Distributed fault-tolerant quantum memories over a 2xL array of qubit modules

Abstract: We propose an architecture for a quantum memory distributed over a $2 \times L$ array of modules equipped with a cyclic shift implemented via flying qubits. The logical information is distributed across the first row of $L$ modules and quantum error correction is executed using ancilla modules on the second row equipped with a cyclic shift. This work proves that quantum LDPC codes such as BB codes can maintain their performance in a distributed setting while using solely one simple connector: a cyclic shift.
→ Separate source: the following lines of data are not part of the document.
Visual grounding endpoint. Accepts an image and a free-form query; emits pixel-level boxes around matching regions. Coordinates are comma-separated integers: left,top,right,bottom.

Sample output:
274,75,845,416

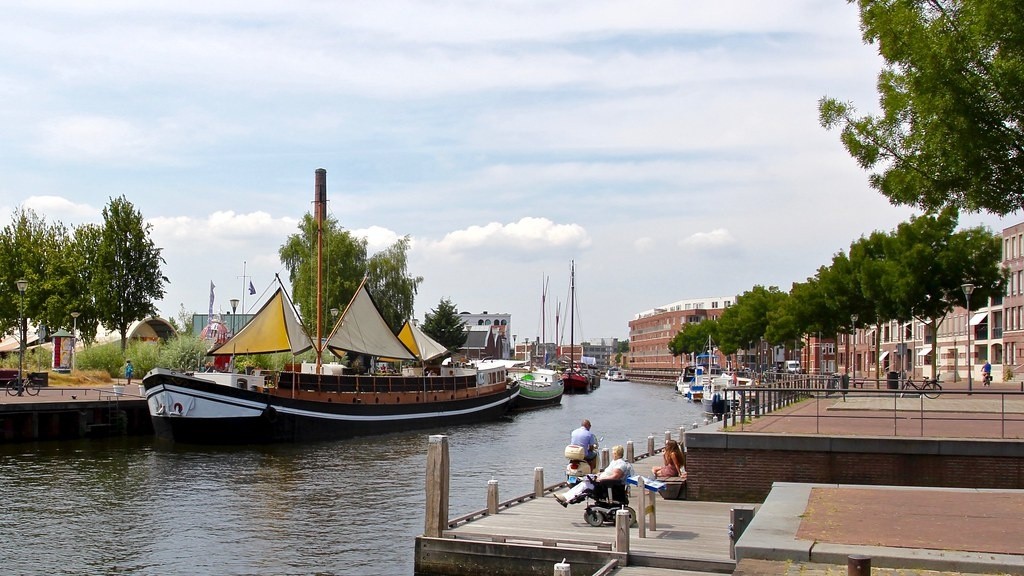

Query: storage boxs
564,444,585,461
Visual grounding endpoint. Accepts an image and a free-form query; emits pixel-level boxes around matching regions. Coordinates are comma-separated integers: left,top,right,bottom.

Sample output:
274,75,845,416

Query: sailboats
555,258,601,395
505,270,566,413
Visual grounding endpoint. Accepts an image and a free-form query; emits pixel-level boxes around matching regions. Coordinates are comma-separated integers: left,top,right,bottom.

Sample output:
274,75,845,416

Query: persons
645,440,686,496
981,362,990,381
740,366,783,384
380,364,388,372
447,361,475,369
570,420,597,473
448,370,455,377
553,445,629,508
124,359,134,385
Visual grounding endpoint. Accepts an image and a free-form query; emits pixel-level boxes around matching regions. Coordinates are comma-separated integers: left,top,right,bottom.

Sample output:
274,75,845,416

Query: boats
138,166,524,449
674,334,758,421
604,365,626,381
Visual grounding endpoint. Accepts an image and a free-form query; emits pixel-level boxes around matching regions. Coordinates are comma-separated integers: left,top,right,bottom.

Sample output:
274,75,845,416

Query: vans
783,360,801,375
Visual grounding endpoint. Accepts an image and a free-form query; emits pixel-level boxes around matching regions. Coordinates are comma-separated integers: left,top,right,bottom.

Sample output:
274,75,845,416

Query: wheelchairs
555,472,636,528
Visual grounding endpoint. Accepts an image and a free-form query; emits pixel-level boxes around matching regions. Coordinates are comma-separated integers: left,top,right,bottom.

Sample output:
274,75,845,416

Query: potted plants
111,357,125,397
137,362,146,396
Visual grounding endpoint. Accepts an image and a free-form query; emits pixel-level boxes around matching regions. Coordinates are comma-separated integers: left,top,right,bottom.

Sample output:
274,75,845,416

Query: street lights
960,283,975,396
849,312,859,388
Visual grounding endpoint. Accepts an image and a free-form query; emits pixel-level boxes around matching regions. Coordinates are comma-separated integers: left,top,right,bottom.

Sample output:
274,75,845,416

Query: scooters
562,436,604,489
981,370,992,387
We propose two strategies to perform quantum error correction on a $2 \times L$ module array: (i) The cyclic layout which applies to any stabilizer codes, whereas previous results for qubit arrays are limited to CSS codes. (ii) The sparse cyclic layout, specific to bivariate bicycle (BB) codes. For the $[[144,12,12]]$ BB code, using the sparse cyclic layout we obtain a quantum memory with $12$ logical qubits distributed over $12$ modules, containing $12$ physical qubits each. We propose physical implementations of this architecture using flying qubits, that can be faithfully transported, and include qubits encoded in ions, neutral atoms, electrons or photons. We performed numerical simulations when modules are long ion chains and when modules are single-qubit arrays of ions showing that the distributed BB code achieves a logical error rate below $2 \cdot 10^{-6}$ when the physical error rate is $10^{-3}$.